III. Communication and Language
This section includes tools to be used in aiding
with communication and language issues that
arise when interacting with patients. Several
items relate to interacting with limited English
proficient patients, particularly in using interpreters:
General Guidelines for Effective Use of Interpreters
in a Health Care Settings, Tips for Successful
Interpretation, and the mnemonics, TRANSLATE
and INTERPRET. The last item in this section
describes tools that can be used to measure
the health literacy of patients who may be fluent
in English, but still lack language skills for
full understanding in a health care setting.
A. General Guidelines for Effective Use of
Interpreters in a Health care Setting
Developed by M. Jean Gilbert, Ph.D.
Legal Considerations
When do you need to use an interpreter?
- When your patient is a Limited English
Speaker (LEP) and you don’t speak his/her
language: You can’t understand fully
when they speak to you, and they can’t
understand when you speak to them
- When any part of the patient’s care
is funded by a Federal program (e.g. Medicare,
MediCaid)
- When the quality of care of a patient would
be affected if you didn’t understand
each other
Unless you are thoroughly fluent in the patient's
language, it is strongly recommended that you
work with an interpreter. In this way, you know
that your patient fully understands your diagnosis,
treatment and advice and you know that you understand
the patient's description of his/her illness
clearly. When you have a limited ability to
speak and understand another language, but do
not use the correct forms of verbs or the right
genders and nouns, your information is unintelligible
at worst and confusing at best to your patient.

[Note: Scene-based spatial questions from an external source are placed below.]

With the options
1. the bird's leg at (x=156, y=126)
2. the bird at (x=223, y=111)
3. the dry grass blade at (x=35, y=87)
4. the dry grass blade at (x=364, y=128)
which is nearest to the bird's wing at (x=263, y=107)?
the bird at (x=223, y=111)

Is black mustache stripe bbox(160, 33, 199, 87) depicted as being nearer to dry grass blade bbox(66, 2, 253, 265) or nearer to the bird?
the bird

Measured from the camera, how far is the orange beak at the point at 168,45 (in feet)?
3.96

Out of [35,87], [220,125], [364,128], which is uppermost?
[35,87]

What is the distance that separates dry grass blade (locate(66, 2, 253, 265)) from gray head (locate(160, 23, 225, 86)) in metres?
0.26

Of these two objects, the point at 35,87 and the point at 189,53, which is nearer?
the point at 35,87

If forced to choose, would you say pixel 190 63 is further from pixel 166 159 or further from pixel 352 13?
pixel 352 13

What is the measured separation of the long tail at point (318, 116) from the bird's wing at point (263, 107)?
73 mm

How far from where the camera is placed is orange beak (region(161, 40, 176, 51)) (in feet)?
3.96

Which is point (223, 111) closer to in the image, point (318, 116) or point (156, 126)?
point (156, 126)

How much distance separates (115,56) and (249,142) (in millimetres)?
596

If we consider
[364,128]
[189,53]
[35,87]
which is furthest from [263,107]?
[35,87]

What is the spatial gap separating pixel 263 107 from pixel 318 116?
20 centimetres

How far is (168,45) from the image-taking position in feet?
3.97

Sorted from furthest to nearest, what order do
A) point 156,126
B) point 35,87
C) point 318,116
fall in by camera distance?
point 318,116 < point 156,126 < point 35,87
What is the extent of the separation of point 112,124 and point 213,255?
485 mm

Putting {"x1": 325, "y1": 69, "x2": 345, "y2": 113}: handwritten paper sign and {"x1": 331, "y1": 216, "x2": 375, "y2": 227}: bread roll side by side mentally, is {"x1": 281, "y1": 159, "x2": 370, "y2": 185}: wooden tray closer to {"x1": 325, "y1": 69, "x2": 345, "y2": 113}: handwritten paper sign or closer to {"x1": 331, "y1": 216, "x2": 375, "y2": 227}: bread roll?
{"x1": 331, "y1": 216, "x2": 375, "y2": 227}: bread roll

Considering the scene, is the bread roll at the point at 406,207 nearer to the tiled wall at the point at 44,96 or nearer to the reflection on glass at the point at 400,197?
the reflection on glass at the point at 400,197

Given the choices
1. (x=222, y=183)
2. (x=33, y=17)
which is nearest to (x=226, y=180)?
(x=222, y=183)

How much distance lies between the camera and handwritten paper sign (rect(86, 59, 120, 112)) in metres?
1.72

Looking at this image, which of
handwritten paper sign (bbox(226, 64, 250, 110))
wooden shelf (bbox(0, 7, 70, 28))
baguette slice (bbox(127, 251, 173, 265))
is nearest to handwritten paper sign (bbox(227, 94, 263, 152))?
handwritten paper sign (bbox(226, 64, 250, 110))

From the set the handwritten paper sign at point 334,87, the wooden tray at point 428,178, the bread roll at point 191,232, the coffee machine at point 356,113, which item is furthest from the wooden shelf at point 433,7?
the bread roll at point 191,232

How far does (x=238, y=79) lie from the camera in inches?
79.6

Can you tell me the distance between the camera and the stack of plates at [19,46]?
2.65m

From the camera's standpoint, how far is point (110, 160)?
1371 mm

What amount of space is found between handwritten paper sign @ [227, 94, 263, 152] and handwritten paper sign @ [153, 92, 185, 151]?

Whether they understand you or not, patients
may not risk questioning you or asking you to
explain more thoroughly because:
- They do not wish to appear ignorant or
uneducated
- They fear insulting you by seeming to call
into question your expertise
- They may be afraid of losing face by showing
ignorance of medical terminology or unfamiliarity
with the way health care is structured in
the U.S.
Make sure that you are using a competent health
care interpreter. Just because a person is bilingual
doesn’t mean that they have the language
or interpretation skills to accurately interpret
medical information. Research has shown that
untrained interpreters and family or friends
used as interpreters results in about 50 percent
of the messages being miscommunicated and is
a significant source of medical errors. It is
better to use a telephonic interpretation service
that does train and certify the proficiency
of its interpreters than to use a bilingual
medical assistant of whose language skills you
are uncertain. If you use a telephonic interpreter,
it is best to use a speaker phone.
It is required that you note the language and
the type of interpreter services used. This
is easily done by having adhesive labels printed
with space for the interpreter’s name
and the date, then just attaching them to the
record of the patient’s visit. If you
use a telephone interpreter, record the name,
time and date of the telephonic interpretation.
The company who provides the interpretation
also keeps track of this information.
Legally, you must always offer the patient
the use of an interpreter first. If a trained
interpreter is not used, record who you do use
to interpret in the patient’s chart (e.g.
patient’s family member or friend). If
the patient refuses your offer of an interpreter
and insists you use someone they brought with
them, record that also.
Techniques for Effectively Using Interpreters
Read over these proven strategies for efficiently
getting the most out of an interpreted patient
visit. It takes awhile to become truly adept,
but you’ll find that these techniques
really work, and you’ll soon be able to
implement them quickly and automatically.
Have a Quick Pre-Encounter Discussion with
Interpreter
Tell the interpreter what you hope to accomplish,
what the encounter is about. As you and your
interpreters consistently work together and
develop a mutually workable style, this “discussion”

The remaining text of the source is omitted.